[Opening Provided passage section]

During the Spring Meetings, the Governance Global Practice, the Independent Evaluation Group, and the International Initiative for Impact Evaluation (3ie) co-hosted a lively panel discussion with a provocative title: Why focus on results when no one uses them?
 
Albert Byamugisha, Commissioner for Monitoring and Evaluation from the Uganda Office of the Prime Minister, kicked off the session with a rebuttal to this question by sharing examples of the Ugandan government’s commitment to using and learning from both positive and negative results. Although this sounds like common sense, it is not always common practice.

Mr. Byamugisha told us about Uganda’s public fora where citizens hold the government accountable; the two million dollar commitment to collect evaluations- a substantial expenditure for Uganda; and a committee set up with the Ministry of Finance, academia, and the Prime Minister’s office to oversee independent evaluations and formulate policy recommendations that are presented to ministers.

[Closing Provided passage section]
[Opening Data extract section]

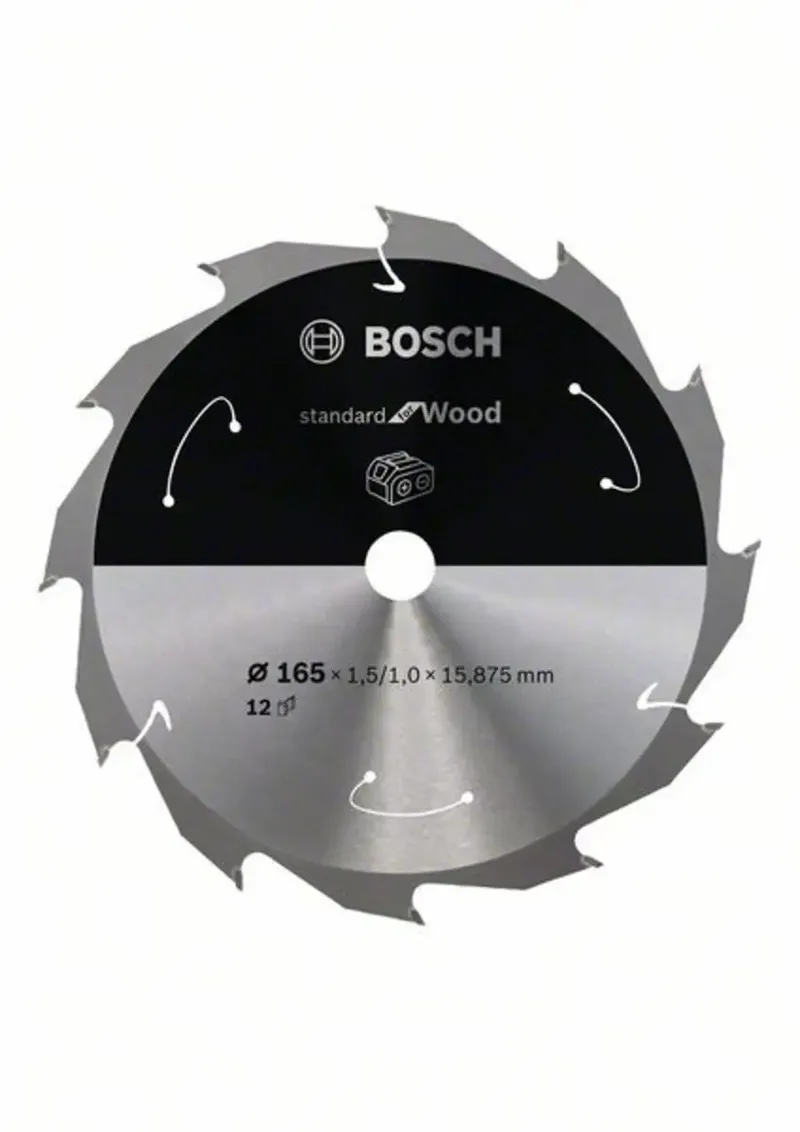 Bosch Power Tools 2608837680 Hartmetall Kreissägeblatt 165 x 15.875 mm Zähneanzahl: 12 1 St. de Bosch Professional – image du produit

[Closing Data extract section]

● Goal of the exercise:
Write out the portion of the passage on the results panel starting with "During the Spring" and going on through "one uses them?". The material here was drawn from a separate source.

● Response to this task:
During the Spring Meetings, the Governance Global Practice, the Independent Evaluation Group, and the International Initiative for Impact Evaluation (3ie) co-hosted a lively panel discussion with a provocative title: Why focus on results when no one uses them?